Revenue of KEDIPES, the state-owned asset management company plunged by 35.6% in the first quarter of 2020 compared with Q4 of 2019, due to the coronavirus pandemic, while low income is expected to persist until the end of 2020, Lambros Papadopoulos, chairman of KEDIPES’ board of directors has said.
According to KEDIPES’ financial data for Q1 2020, cash inflows amounted to €78 million compared to €121.2 million in the fourth quarter of 2019. Proceeds have been negatively affected by the debt repayment suspension and the suspension of foreclosures, implemented by the government in a bid to contain the economic impact of the lockdown measures to contain the coronavirus pandemic.
“Despite a partial recovery in June the pandemic’s negative impact and of the lockdown measures will remain significant for the remainder of the year,” Papadopoulos said during a press conference.
He also announced that KEDIPES decided to extent suspension of foreclosures and real estate repossession until August 31, taking into account the prevailing adverse conditions.

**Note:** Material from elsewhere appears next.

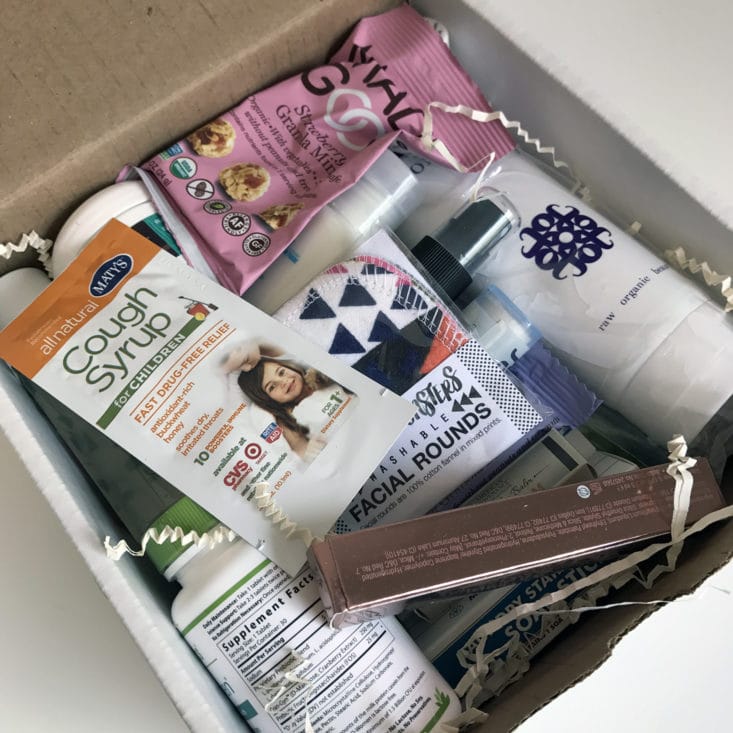 Ecocentric Mom June 2017 Mystery Box Review - Unboxing & First Peek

Papadopoulos said that following the debt repayment suspension decree that will be in force until December 2020, KEDIPES has approved payment holidays for loans amounting to €733 million but he assured that KEDIPES remains committed to maximising the repayment aid provided by the state in 2018.

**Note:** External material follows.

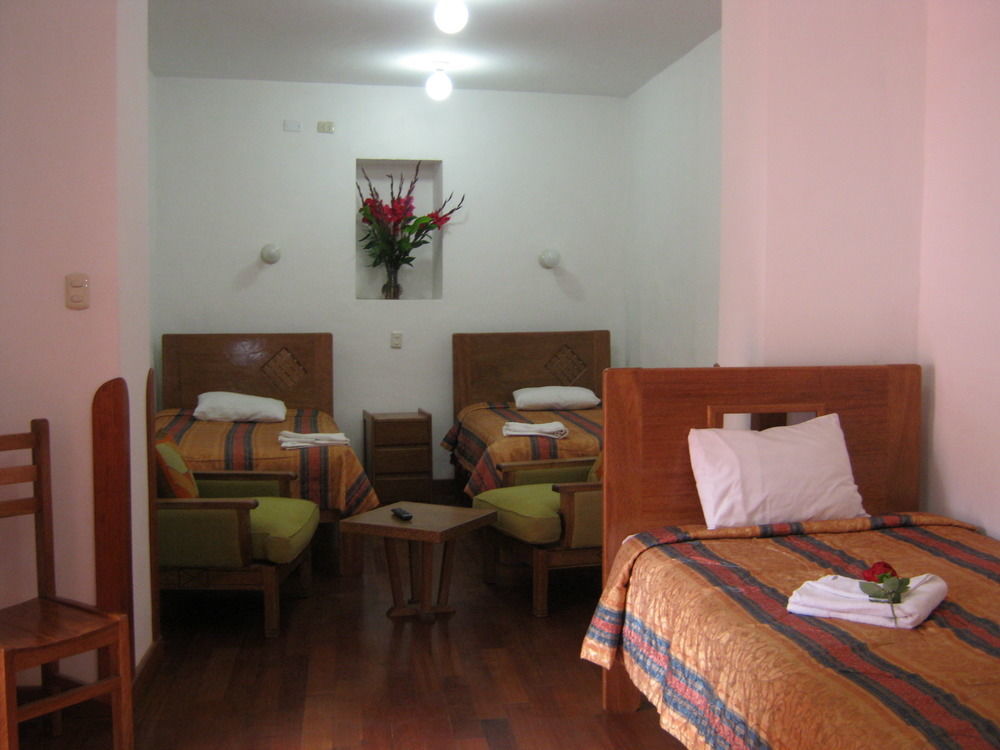 Casa San Pedro Cusco Hotel Buitenkant foto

KEDIPES began operations in September 2018 as the residual entity of the state-owned Cyprus Cooperative Bank (CCB) whose performing operations were sold to Hellenic Bank in June 2018. The state aid provided by the government amounted to €3.6 billion, assuming non-performing loans and real estate amounting to €8.2 billion in nominal value.

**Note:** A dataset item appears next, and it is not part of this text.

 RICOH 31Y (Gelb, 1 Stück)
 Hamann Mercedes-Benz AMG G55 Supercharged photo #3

Furthermore, Papadopoulos said that KEDIPES is exploring a possible sale of performing loans and restructured but performing loans, adding that the company has assigned a local audit firm to act as a consultant to prepare a possible transaction.
According to Lambros Papalambrianou, KEDIPES’ Chief Financial Officer cumulative cash inflow since KEDIPES began operations in September 2018 reached €587.5 million with proceeds from the management of loans and real estate reaching €557.5 million.
Operating expenditure and management expenditure in the Q1 2020 amounted to €27.5 million down by 18% compared with the previous quarter, he said, adding that cash outflows for payment of obligations declined to €3 million compared with €42.2 million in the previous quarter, as KEDIPES in Q4 2019 paid its last tranche for the voluntary retirement scheme (VRS).
Loans amounted to €6,906 million in nominal value in Q1 2020 from €6,956 in Q4 2019 marking a reduction of 0.7% due to repayment and write offs.
On March 31 total loans under management amounted to €6,906 billion of which €534 in performing loans and €672 million.